Symantec has discovered a new version of the infamous Shylock banking Trojan hitting the UK's financial sector, which includes a number of new capabilities to increase its data stealing prowess.
Symantec also reported seeing Shylock collect passwords from a variety of applications, spread through Skype instant messages and a remote desktop connection to the compromised computer.
Symantec security response manager, Gavin O'Gorman told V3 that the new variant increase the amount of control the malware's author has over the machine using new modular upgrades on Monday.
"The difference is in the large number of additional modules which the attackers are utilising.
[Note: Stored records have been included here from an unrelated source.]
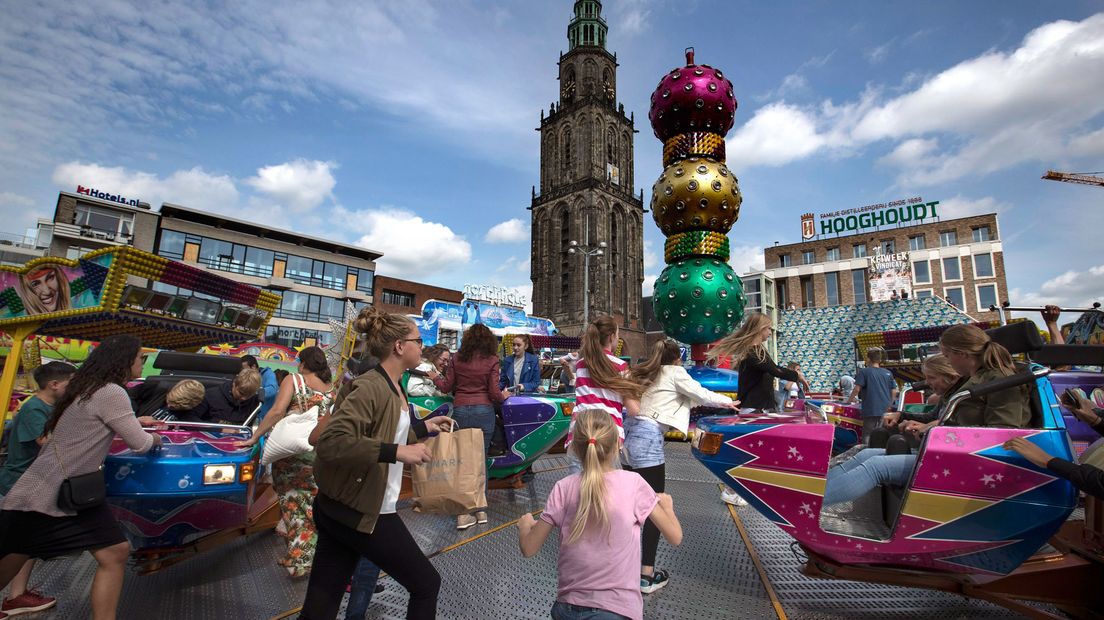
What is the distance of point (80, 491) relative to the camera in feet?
8.20

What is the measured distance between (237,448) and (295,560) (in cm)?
85

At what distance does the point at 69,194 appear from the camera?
36062 millimetres

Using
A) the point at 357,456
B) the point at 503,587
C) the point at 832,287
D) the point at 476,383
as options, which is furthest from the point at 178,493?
the point at 832,287

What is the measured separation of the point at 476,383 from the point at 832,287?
4621 centimetres

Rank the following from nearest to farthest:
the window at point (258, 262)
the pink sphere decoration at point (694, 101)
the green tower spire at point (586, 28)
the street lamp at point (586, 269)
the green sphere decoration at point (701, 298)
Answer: the pink sphere decoration at point (694, 101)
the green sphere decoration at point (701, 298)
the street lamp at point (586, 269)
the window at point (258, 262)
the green tower spire at point (586, 28)

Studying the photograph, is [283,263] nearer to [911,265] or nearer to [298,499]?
[298,499]

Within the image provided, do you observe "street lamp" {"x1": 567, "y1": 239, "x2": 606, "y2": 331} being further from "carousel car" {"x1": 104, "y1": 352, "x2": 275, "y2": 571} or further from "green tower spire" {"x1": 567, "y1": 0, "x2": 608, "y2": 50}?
"green tower spire" {"x1": 567, "y1": 0, "x2": 608, "y2": 50}

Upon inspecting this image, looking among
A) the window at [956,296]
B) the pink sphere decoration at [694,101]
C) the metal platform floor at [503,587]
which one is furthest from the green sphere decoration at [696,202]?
the window at [956,296]

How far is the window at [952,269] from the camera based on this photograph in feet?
132

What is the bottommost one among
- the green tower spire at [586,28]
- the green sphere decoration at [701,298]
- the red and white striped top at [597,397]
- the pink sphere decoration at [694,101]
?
the red and white striped top at [597,397]

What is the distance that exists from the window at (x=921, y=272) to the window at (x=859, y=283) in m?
3.74

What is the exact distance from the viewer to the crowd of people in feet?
6.55

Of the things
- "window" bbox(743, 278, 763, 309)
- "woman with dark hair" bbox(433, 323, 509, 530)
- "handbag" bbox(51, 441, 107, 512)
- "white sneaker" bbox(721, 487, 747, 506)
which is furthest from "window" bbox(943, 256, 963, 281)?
"handbag" bbox(51, 441, 107, 512)

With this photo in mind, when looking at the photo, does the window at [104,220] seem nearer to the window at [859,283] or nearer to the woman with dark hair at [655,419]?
the woman with dark hair at [655,419]
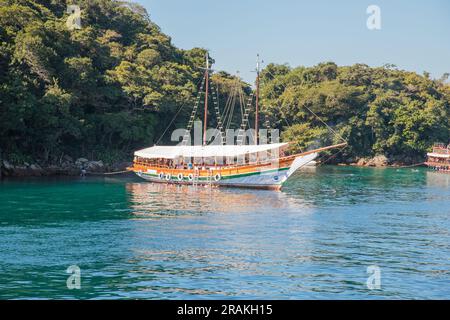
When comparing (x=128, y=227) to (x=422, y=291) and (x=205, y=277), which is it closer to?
(x=205, y=277)

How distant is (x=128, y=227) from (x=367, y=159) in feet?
250

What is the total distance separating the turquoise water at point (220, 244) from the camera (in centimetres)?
2055

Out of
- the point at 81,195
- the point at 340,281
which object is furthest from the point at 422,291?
the point at 81,195

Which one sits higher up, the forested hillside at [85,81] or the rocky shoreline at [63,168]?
the forested hillside at [85,81]

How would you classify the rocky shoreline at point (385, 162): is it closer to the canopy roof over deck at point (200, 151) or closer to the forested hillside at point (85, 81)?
the forested hillside at point (85, 81)

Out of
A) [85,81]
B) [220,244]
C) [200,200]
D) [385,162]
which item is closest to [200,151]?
[85,81]

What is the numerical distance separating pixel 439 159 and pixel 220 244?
74.7 m

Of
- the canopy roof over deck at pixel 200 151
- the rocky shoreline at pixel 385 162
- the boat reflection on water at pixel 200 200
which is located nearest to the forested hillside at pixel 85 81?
the canopy roof over deck at pixel 200 151

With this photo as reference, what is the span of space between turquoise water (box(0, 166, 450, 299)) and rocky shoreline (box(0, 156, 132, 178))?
12377mm

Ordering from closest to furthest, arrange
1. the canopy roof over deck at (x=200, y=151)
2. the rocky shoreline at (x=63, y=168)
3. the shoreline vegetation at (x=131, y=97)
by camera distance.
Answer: the canopy roof over deck at (x=200, y=151)
the rocky shoreline at (x=63, y=168)
the shoreline vegetation at (x=131, y=97)

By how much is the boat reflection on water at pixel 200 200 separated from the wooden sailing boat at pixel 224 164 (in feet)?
5.42

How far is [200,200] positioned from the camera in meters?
45.1

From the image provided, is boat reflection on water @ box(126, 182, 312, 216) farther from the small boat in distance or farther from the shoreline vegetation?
the small boat in distance

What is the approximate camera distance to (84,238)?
93.7 feet
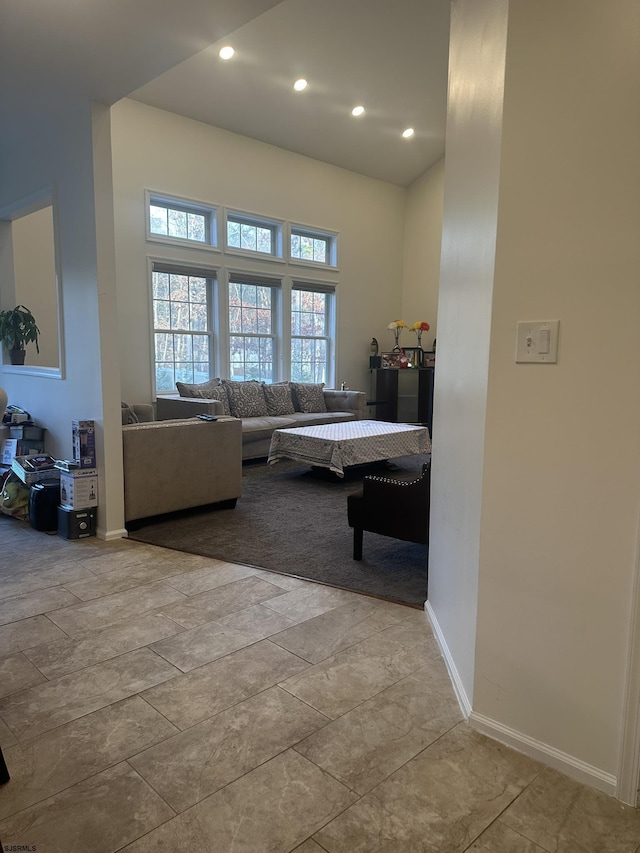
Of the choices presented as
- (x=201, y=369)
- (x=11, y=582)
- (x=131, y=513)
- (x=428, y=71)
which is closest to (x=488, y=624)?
(x=11, y=582)

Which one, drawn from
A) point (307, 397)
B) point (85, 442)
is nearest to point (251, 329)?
point (307, 397)

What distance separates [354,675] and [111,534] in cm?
219

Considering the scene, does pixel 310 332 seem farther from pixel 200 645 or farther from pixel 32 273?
pixel 200 645

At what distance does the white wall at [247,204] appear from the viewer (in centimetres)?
593

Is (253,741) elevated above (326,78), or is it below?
below

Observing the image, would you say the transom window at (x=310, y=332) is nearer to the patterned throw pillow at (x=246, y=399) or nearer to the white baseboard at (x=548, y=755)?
the patterned throw pillow at (x=246, y=399)

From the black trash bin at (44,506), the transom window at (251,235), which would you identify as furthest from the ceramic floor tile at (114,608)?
the transom window at (251,235)

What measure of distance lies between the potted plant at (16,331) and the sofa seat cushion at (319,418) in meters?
2.78

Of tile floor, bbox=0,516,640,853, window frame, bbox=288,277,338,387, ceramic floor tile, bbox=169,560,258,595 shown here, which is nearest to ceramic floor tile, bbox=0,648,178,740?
tile floor, bbox=0,516,640,853

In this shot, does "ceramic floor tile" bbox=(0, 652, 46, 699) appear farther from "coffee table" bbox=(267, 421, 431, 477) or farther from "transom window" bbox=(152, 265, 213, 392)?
"transom window" bbox=(152, 265, 213, 392)

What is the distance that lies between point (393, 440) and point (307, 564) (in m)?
2.14

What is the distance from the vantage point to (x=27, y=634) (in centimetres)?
240

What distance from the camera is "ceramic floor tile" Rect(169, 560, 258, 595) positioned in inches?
114

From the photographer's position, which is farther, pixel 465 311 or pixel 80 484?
pixel 80 484
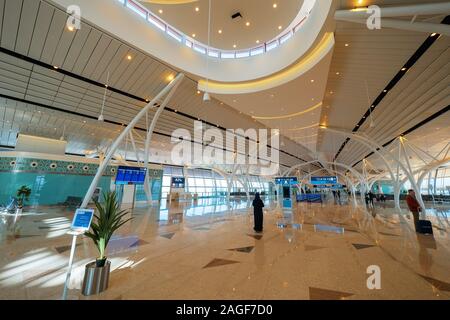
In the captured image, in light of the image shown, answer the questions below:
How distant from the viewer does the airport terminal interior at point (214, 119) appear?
317 cm

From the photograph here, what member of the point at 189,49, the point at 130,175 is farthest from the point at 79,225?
the point at 130,175

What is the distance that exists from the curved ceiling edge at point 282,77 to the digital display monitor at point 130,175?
8.88 meters

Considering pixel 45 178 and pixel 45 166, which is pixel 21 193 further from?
pixel 45 166

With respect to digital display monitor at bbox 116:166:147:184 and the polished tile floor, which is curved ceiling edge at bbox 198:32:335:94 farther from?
digital display monitor at bbox 116:166:147:184

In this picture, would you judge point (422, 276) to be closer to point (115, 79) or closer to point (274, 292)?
point (274, 292)

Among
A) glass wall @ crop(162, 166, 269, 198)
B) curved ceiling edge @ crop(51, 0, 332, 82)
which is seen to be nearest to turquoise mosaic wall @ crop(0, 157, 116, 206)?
curved ceiling edge @ crop(51, 0, 332, 82)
These extra modules, distributed in late January and early February, increased the attackers capability," said O'Gorman.
"It gives the attacker much finer-grained control over a victim computer, as well as increasing the ability of the attackers to spread and to distribute their command and control architecture."
The modules being used included an archiver to let it compresses recorded video files before uploading them to remote servers, a component to let crooks use infected PCs as a proxy server and a tool that spreads the malware to attached and removable drives.
O'Gorman said that the modules make the attack an even bigger threat, potentially acting as a springboard for the criminals to expand their operation.
"With the new spreading and information stealing functionality, the Shylock authors will be able to use stolen accounts for their C&C servers. This alleviates the risk for the attackers by making it more difficult for law enforcement to track the attackers. They will also be able to spread through USB drives and instant messages," he said.
"This will help to infect all computers in either a household, or potentially in a company. It also means that if the attackers have developed their own distribution network, they may no longer need to rent one from another criminal. It gives the attackers more independence.
"This means that the attackers can operate much more aggressively, not needing to fear for prosecution perhaps as much as they would have otherwise."
Shylock was first uncovered targeting at least 60 financial institutions, the majority of which are believed to be based in the UK, in 2011.
The malware steals employee information to help the criminals gain illegal access to the company's main network where they can perform fraudulent transactions.
The criminals have reportedly used the new version as a means to expand their operation, targeting a number of non-UK financial firms.
"At first, Shylock was specifically targeting computers located in the UK but it is now spreading to other countries," wrote a Symantec spokesperson in the company threat report.
"Also, as some financial institutions become less desirable as targets, either due to increased security measures or a lack of high-value business accounts, Shylock is refocusing its attacks on those offering potentially larger returns."
Symantec predicted more variants of the Shylock malware will appear in future.
The latest version's appearance follows widespread reports that the number of attacks targeting the financial sector and businesses in general is increasing.
Most recently, security firm FireEye said that firms are being hit by advanced defence dodging attacks at least once every three minutes.